Les terroristes ne craignent pas les systèmes sécuritaires infiltrés
Evidemment, les cerveaux de l’organisation trouvent davantage de facilité dans les pays où ils bénéficient de complicité au sein du pouvoir, de la classe politique ou parmi la population. Et plus cette complicité est robuste, plus Daech est confortée dans ses plans et opère avec une « aisance » quasi-arrogante voire un mépris du système sécuritaire du pays en question. Malheureusement pour les va-t-en-guerre, il y a un facteur primordial qui, à lui seul, peut garantir des résultats dans une lutte antiterroriste : le pouvoir doit savoir jusqu’à quel niveau ses sécuritaires, qu’ils soient militaires, gardes nationaux ou policiers sont infiltrés ou acquis à la cause de certaines forces obscures. Il y a des « infiltrés » dans toutes les polices du monde, c’est certain, mais c’est de leur nombre, de leur marge d’action et de la méfiance qu’ils développent que dépend l’efficacité d’un système sécuritaire. En d’autres termes, il y a une différence entre un ver qui hiberne dans un fruit, sans réellement le grignoter et un autre qui a déjà happé tout l’intérieur du fruit. La Tunisie est, précisément dans ce cas, ne mâchons pas nos mots. Et cela encourage naturellement les terroristes à aller de l’avant et à inventer, chaque fois, un nouveau stratagème qui ne fera que compliquer davantage la tâche des sécuritaires impliqués dans la lutte antiterroriste.
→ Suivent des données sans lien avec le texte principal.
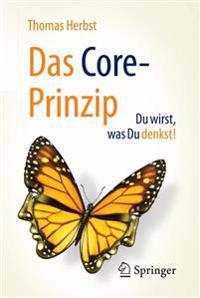 Das Core-Prinzip: Du Wirst, Was Du Denkst!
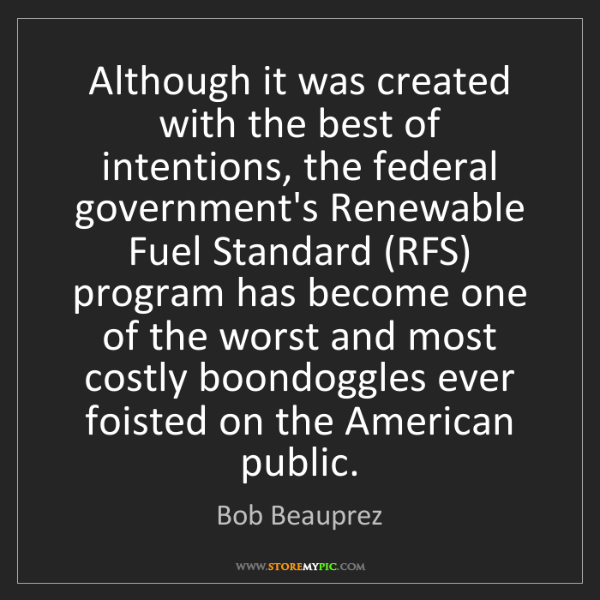Bob Beauprez: Although it was created with the best of intentions,...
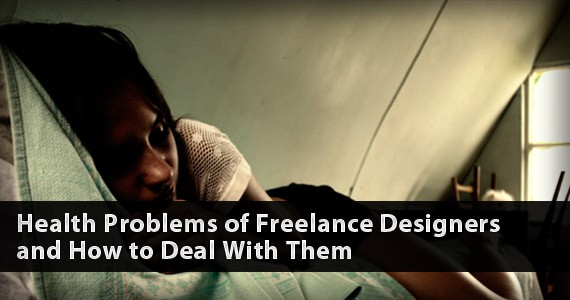 Common Health Problems of Freelance Designers and How to Deal With Them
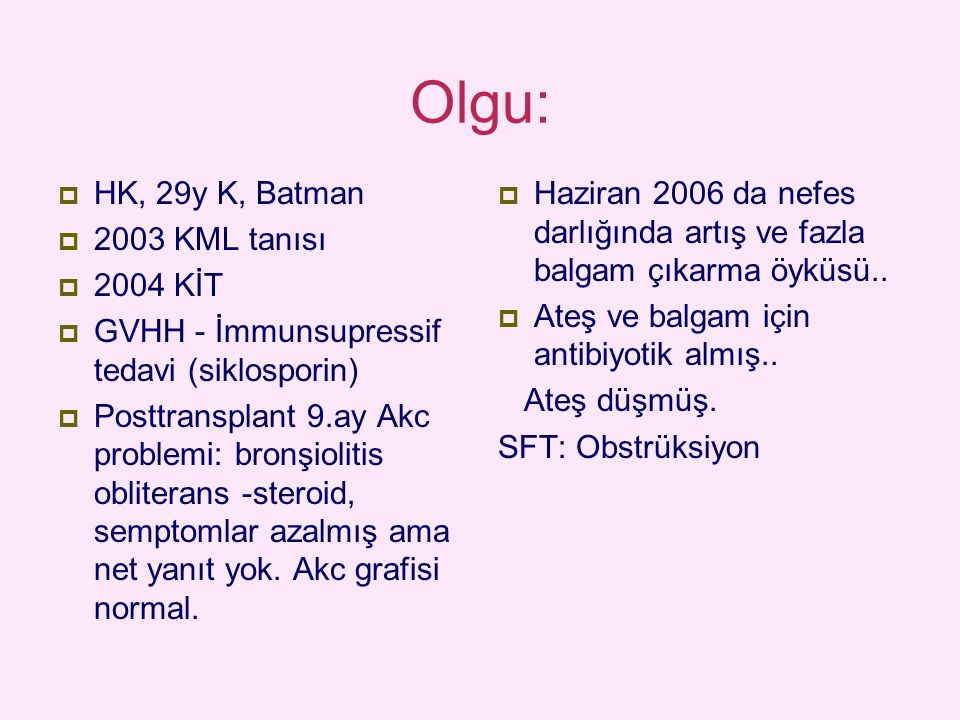Olgu:  HK, 29y K, Batman  2003 KML tanısı  2004 KİT  GVHH - İmmunsupressif tedavi (siklosporin)  Posttransplant 9.ay Akc problemi: bronşiolitis o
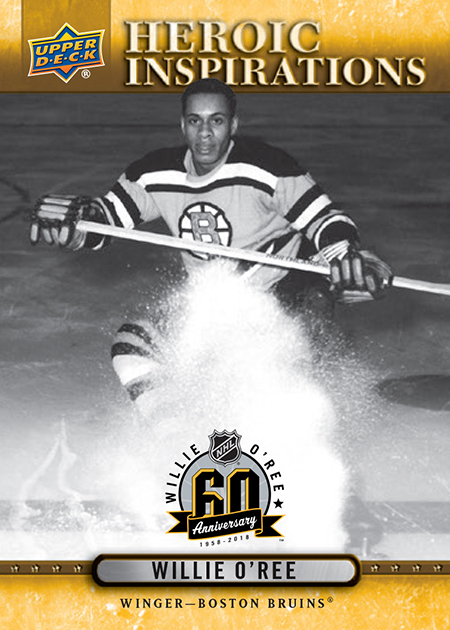 2018-Upper-Deck-Heroic-Inspiration-Willie-ORee-Boston-Bruins-60-Year-Anniversary-Front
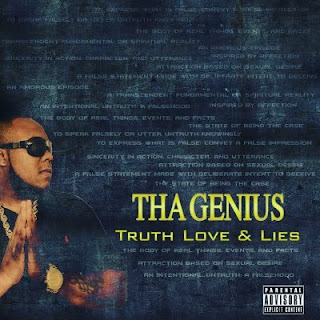 Track: Tha Genius - Truth Love & Lies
Etre plus fiable, moins vulnérable et surtout craint
Que l’on ne se fasse pas d’illusion, tant que l’on n’aura pas, pour de bon, expurgé notre système sécuritaire de tous ceux qui, dans l’ombre, contribuent à faire avancer le ver dans le fruit, on ne gagnera pas une guerre contre le terrorisme. Le gouvernement est-il en mesure de le faire ? Peut-il agir de manière à rendre le système sécuritaire, encore plus fiable, moins vulnérable, moins transparent pour les terroristes et surtout craint, afin que les planificateurs des attentats ne prennent plus à la légère les opérations qu’ils comptent mener et réfléchissent dix fois avant d’agir.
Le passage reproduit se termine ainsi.